エンドロール

作者:鏑木蓮|ハヤカワ文庫
文庫本裏書
映画監督になる夢破れ、故郷を飛び出した青年・門川は、アパート管理のバイトをしていた。
ある日、住人の独居老人・帯屋が亡くなっているのを見つけ、遺品の8ミリフィルムを発見する。
映っていたのは重いリヤカーを引きながらも、笑顔をたやさない行商の女性だった。
門川は、映像を撮った帯屋に惹かれ彼の人生を辿り、孤独にみえた老人の波乱の人生を知る。
偶然の縁がもたらした温かな奇跡。
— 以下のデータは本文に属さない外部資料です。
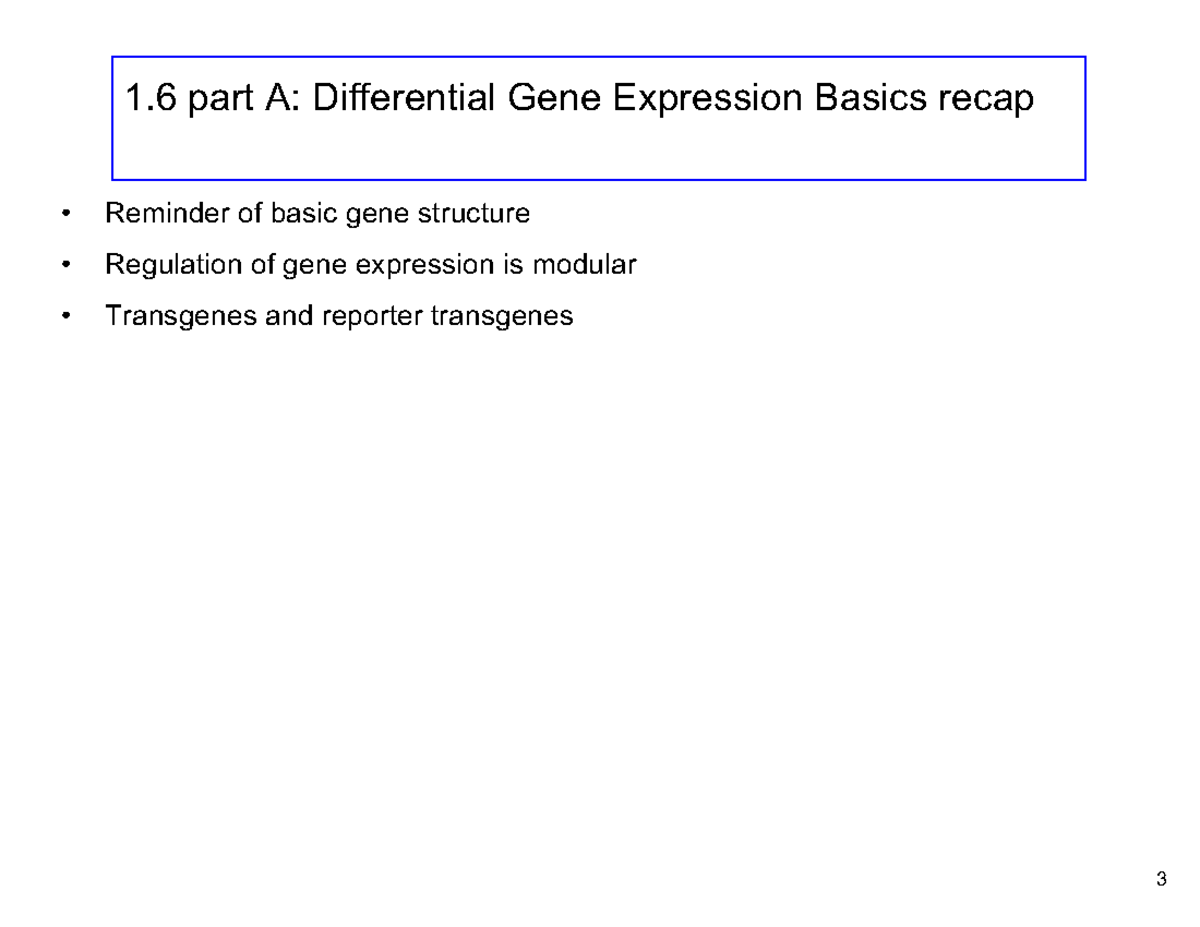 1.6 part A: Differential Gene Expression Basics recap

• Reminder of basic gene structure
• Regulation of gene expression is modular
• Transgenes and reporter transgenes

3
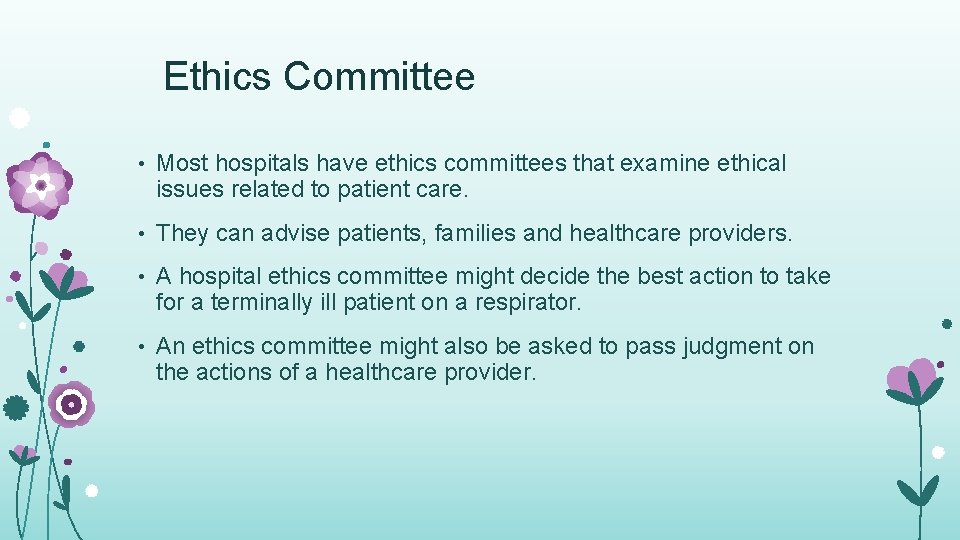 Ethics Committee

• Most hospitals have ethics committees that examine ethical issues related to patient care.

• They can advise patients, families and healthcare providers.

• A hospital ethics committee might decide the best action to take for a terminally ill patient on a respirator.

• An ethics committee might also be asked to pass judgment on the actions of a healthcare provider.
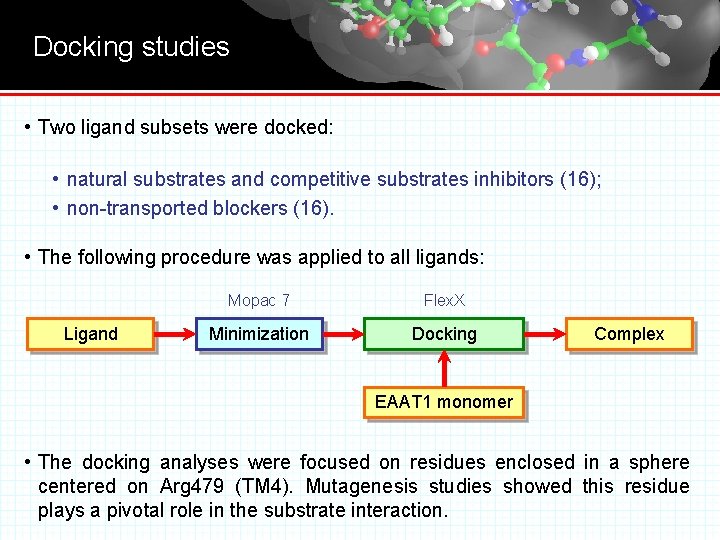 Docking studies

• Two ligand subsets were docked:

• natural substrates and competitive substrates inhibitors (16);
• non-transported blockers (16).

• The following procedure was applied to all ligands:

Mopac 7

FlexX

Ligand

Minimization

Docking

Complex

EAAT1 monomer

• The docking analyses were focused on residues enclosed in a sphere centered on Arg479 (TM4). Mutagenesis studies showed this residue plays a pivotal role in the substrate interaction.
(『しらない町』改題文庫化)


なぜ、帯屋は8ミリとノートを残したのか。
わずかな手がかりを頼りに、門川は、映像ドキュメンタリーを作ろうとする。
高齢化した戦友たちは、多くを語らず、帯屋の8ミリを処分するように迫る。
戦時中に起きた隠したい出来事が明らかになることを恐れていた。
それでも、フィルムに映っていた東北地方の痕跡を手掛かりに、現地を調査する。
フィルムに映っていた行商の女性と帯屋の過去のつながりが徐々に明らかになっていく。


戦争体験、限界集落孤独死と明るいテーマではないが、人のつながりを確認させてくれる力強い作品。